The Rhone region is divided into northern and southern Rhone, with the north producing only the red varietal Syrah (which can be blended with Viognier, Marsanne, and Roussanne). Viognier by itself is used for white wines from Condrieu and Château-Grillet. Marsanne and roussanne are in turn used for the whites from Crozes-Hermitage, Hermitage, Saint Joseph, and Saint Péray.

Depending on the specific AOC rules, grapes blended into southern Rhône reds may include Grenache, Syrah, Mourvedre, Carignan and Cinsaut. White wines from the southern Rhône sub-region, such as in Châteauneuf-du-Pape whites, are also typically blends of several wine grapes. These may include Ugni Blanc, Roussanne, Bourboulenc, Picpoul, and Clairette.

One difference between Old World wines (France) and New World wines (US) is that we are far more comfortable with blending and still having a single varietal on the label.
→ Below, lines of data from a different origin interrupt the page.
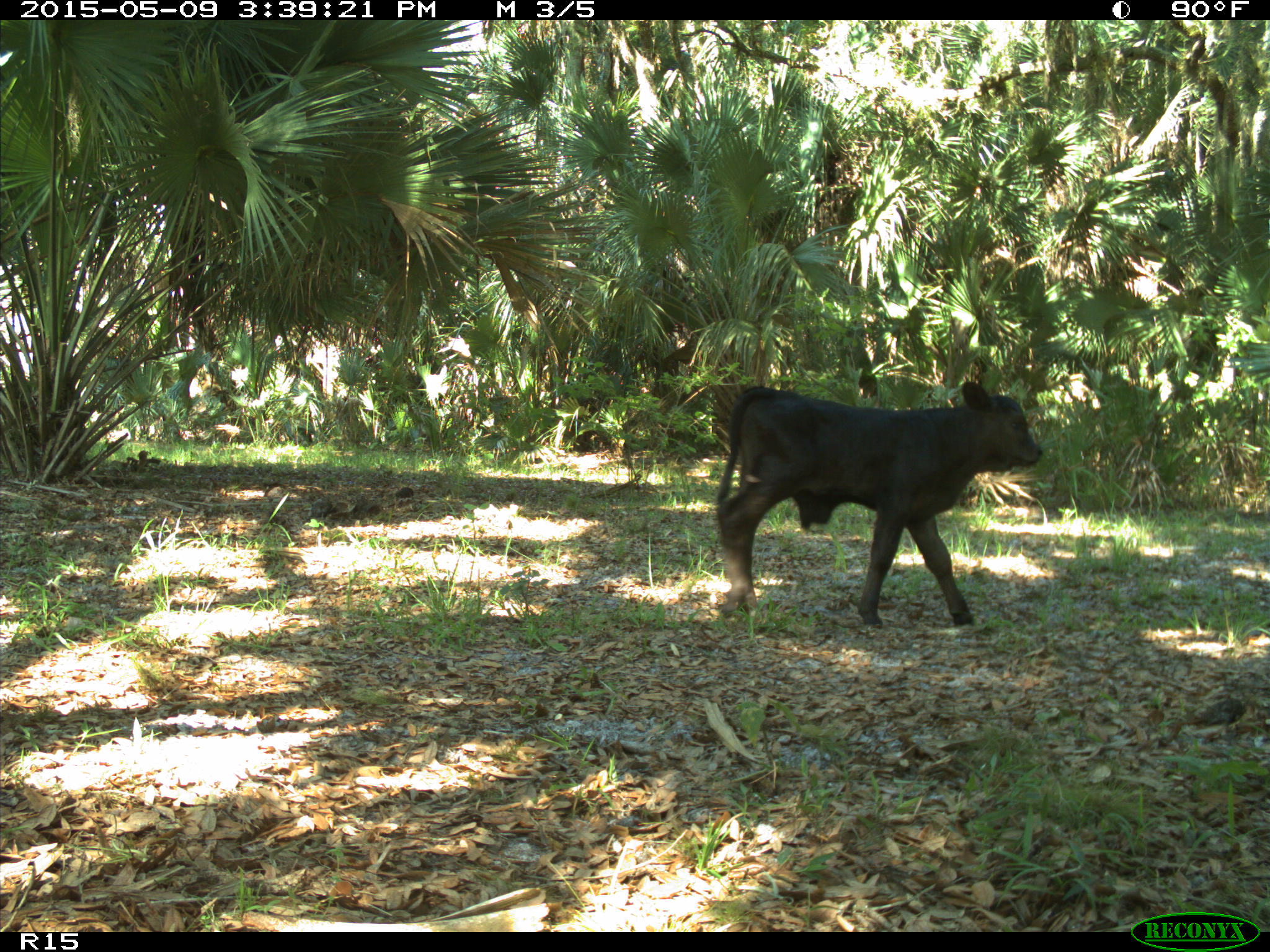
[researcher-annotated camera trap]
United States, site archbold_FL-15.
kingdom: Animalia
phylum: Chordata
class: Mammalia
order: Artiodactyla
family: Bovidae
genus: Bos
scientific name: Bos taurus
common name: domestic cow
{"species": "Bos taurus (domestic cow)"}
So, for example a Merlot might contain a bit of Cabernet Sauvignon in the US, whereas that would be unheard of in France unless is was a Bordeaux. Also, our main wine producing area, California, is much drier on average than most French regions.

In regards to the alcohol content of wines, Adam is probably the best person to answer this question. However, I’ll give it a go: in order to get bigger, jucier fruit and softer tannins, many grapes stay on the vine for longer during the ripening cycle. This increases the sugar, that then gets eaten by the yeast during the fermentation process. More sugar=higher alcohol when making a dry wine. However, some wineries are using dealcoholization to bring the “heat” back down.

Finally, in regards to aging, we live in a “buy and drink” society here. Most wines are made to appease the drinking public who don’t want to cellar a wine. Wines that benefit from cellaring have strong tannins and are a bit “closed” if you open them too soon.

I’m always interested in tastings!

Dean, what about in the North East… say the NYC area.

I always wanted to buy wine. But, little scared. I don’t know whether i will like them or no. If someone can tell me what exactly it is. I want to try a good wine. Any recommendations.

Direct shipment is allowed, but with caveats. Please see this site in regards to your state’s laws:


For DC, there is a volume limit of 1 quart, which equals approximately 941 mL. A normal bottle of wine is 750 mL, so you’re limited to one bottle essentially.

When you drink alcohol, what do you normally like? Wine, as with most things, is rather subjective. My tasty could be your icky.

Quick Question:

I am new to wine.woot and the concept of wine delivery. If I work from 8 to about 5:30 everyday and their is no one at the house that is over 21 while I am away. Is there a way to retrieve my shipped wine?